Requirement:
Pick out each line of the records below that contains the word "scene" and copy those lines in full.

Exercise inputs:
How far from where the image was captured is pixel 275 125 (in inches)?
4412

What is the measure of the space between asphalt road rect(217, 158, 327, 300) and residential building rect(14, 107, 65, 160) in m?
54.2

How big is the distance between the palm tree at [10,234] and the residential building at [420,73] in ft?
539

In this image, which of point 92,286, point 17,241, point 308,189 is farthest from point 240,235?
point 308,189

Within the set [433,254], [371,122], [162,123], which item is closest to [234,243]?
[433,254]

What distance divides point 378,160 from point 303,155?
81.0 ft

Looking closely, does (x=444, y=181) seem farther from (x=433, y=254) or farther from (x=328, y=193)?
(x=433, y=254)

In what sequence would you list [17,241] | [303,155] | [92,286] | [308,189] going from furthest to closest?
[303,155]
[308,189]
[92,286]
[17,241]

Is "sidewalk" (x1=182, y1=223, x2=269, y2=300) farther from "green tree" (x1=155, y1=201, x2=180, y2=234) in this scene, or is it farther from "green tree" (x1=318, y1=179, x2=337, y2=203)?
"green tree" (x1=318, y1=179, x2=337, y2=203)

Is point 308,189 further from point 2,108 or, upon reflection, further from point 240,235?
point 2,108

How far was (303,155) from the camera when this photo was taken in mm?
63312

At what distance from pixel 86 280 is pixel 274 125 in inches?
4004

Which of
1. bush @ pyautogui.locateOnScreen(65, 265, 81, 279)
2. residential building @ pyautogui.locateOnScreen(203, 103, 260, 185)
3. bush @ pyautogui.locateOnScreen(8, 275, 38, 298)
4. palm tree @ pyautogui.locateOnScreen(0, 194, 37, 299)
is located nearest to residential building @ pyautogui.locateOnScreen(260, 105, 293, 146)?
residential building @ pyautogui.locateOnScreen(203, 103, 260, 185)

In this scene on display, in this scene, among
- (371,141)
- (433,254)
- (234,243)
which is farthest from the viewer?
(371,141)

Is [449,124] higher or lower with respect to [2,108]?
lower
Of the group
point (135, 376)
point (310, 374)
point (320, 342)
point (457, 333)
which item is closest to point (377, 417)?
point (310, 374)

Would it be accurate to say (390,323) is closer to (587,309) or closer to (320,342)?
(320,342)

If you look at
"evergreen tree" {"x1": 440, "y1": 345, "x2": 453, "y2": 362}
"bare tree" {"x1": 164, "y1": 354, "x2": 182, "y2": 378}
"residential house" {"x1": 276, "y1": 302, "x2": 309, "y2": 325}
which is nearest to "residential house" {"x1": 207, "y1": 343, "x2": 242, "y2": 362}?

Worked answer:
Is "sidewalk" (x1=182, y1=223, x2=269, y2=300) farther from "green tree" (x1=155, y1=201, x2=180, y2=234) in this scene, or is it farther from "green tree" (x1=318, y1=179, x2=337, y2=203)?
In this scene on display, in this scene, among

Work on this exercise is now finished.